DNA evidence can pose interpretation challenges when it is mixed, damaged, degraded or in low amounts. The resulting human interpretation bottleneck introduces backlogs. With an "inconclusive" result, reprocessing additional DNA items to produce a reportable match score entails further reagent cost, laboratory time and human effort.

We examined 88 DNA mixture items from reported cases. We classified these items into three groups: simple (N=35), intermediate (20) and complex (33). As item complexity increased, the fraction that yielded a reportable match score decreased from 49% (simple) to 25% (intermediate) and 21% (complex). For example, complex items would need five DNA assays and reviews in order to produce one reportable match score.

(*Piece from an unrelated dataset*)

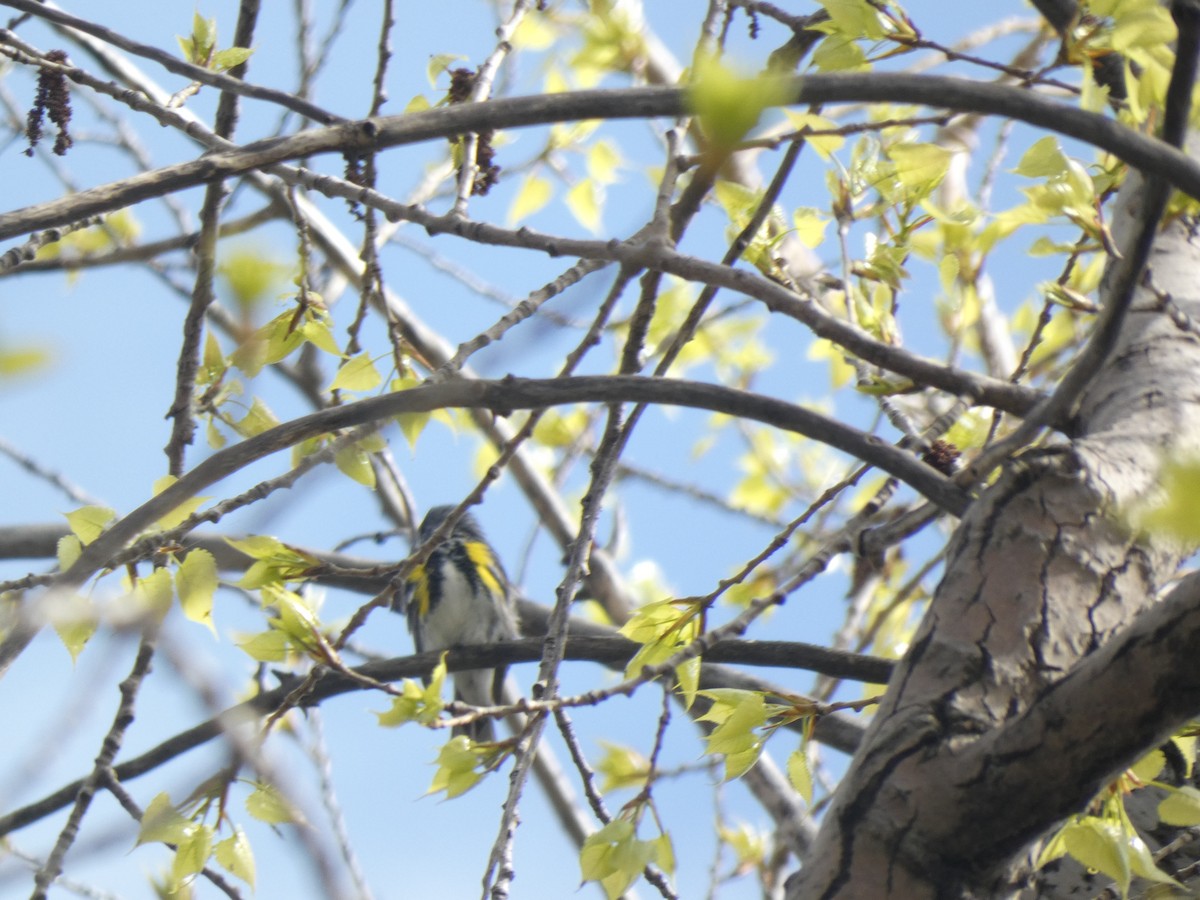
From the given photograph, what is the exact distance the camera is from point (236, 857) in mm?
1793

Cybergenetics TrueAllele® Casework uses a probability modeling approach with statistical computer search. TrueAllele objectively infers genotypes from DNA data, and subsequently matches them with other genotypes (e.g., suspect or database). The model includes common data artifacts, such as PCR stutter, relative amplification, degraded DNA, mixture weight, peak uncertainty and stochastic effects. Uncertainty in variables (including genotypes) is represented using probability.

TrueAllele must always produce a genotype and make comparisons -- it is programmed that way. The average log likelihood ratio (LR) match information scores were 16.3 (simple), 13.1 (intermediate) and 11.9 (complex). Thus complex items had a 100% computer information yield averaging a trillion LR, whereas the 21% human review yield entailed 5-fold redundant experimentation with lower match scores. We conclude that computer interpretation of DNA evidence can produce greater identification information for lower laboratory time, cost and effort.